While SSAS allows you to build a cube straight of the fact and dimension tables, however there are benefits in creating the cube from database views that sits on top of the underlying fact and dimension tables. Here’s why.
1. Allows use of reference tables or MDM for code descriptions
It’s a good modeling practice to store code and description in reference tables or in Master Data Management (MDM) systems especially if they are name-value pairs E.g. occupation code and description, employment status and description, country code and description, post code and suburb, diagnosis code and description. In such data warehouse systems, the dimension tables store only the code values and the description required for the cube is obtained using a database view on the dimension table that joins to the reference table. In this way changes to the code description flows through to the cube when it’s processed next time.
2. New attributes can be derived from existing ones
Having a database view on top of dimension tables helps to create new attributes from already materialized base attributes. For e.g. some prefer fiscal year to be displayed as FY2013 while others prefer 2012-13. Similarly new flags can be created which simplifies cube browsing. For e.g. based on the location the house can be classified as high risk or low risk to natural calamities. It must be noted while SSAS Data Source View (DSV) also allows to create named calculations, unlike database views DSVs are not re-usable. DSVs are however a second best alternative if you don’t own the database model and unable to make DDL changes (for e.g. a third party application).
3. Hide attributes to enhance cube browsing experience
Attributes such as specialized sort keys could be created in views on top of dimension tables. These attributes may not add business value as such but will definitely enhance the cube browsing experience and can be hidden in the dimension.

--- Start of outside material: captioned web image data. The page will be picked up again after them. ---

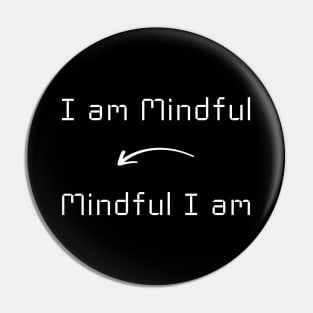 I am Mindful T-Shirt mug apparel hoodie tote gift sticker pillow art pin Pin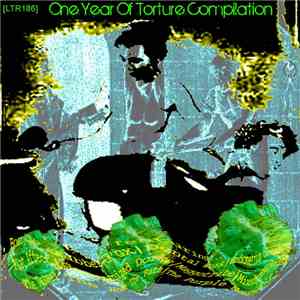 Various - One Year Of Torture Compilation download flac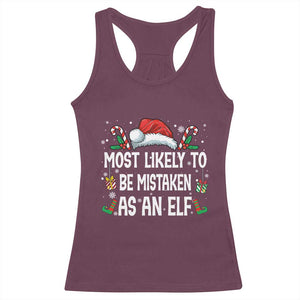 Family Matching Christmas Racerback Tank Top Funny Most Likely To Be Mistaken As An Elf TS10 Maroon Print Your Wear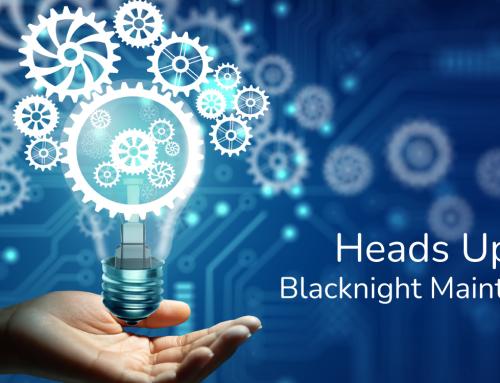 Heads Up: Blacknight Maintenance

4. Exclude Unused Dimension Members
Not every dimension member is associated with a fact record. These unused dimension members are an eye sore and could be excluded using database views which will simplify the cube browsing experience thereby encouraging self-service BI.
5. New measures can be derived from existing ones
It’s not just the dimension tables that benefit from having database views. Fact tables also benefit from having database views. New measures with simple calculation can be derived from existing measures by creating database view on Fact tables without the need to materialize the new measure and make subsequent ETL changes. E.g. new.measure 4= (existing.measure1 + existing.measure 2)/ existing.measure 3. The new measure is a pre-aggregated measure and performs faster compared to an equivalent calculated measure in cube.
6. Security Mechanism
By creating database views, power users can be granted access to the de-normalized views instead of the underlying fact and dimension tables.
7. Semantic Layer
Ideally the table and column names would be the names that business users are familiar with. In instances where this is not the case, database views creates an opportunity to build this semantic layer.
When creating a SSAS DSV from database views, you have to re-establish the reference keys even though the underlying tables may already have foreign keys defined. This is an additional one-off step that must be done when using database views.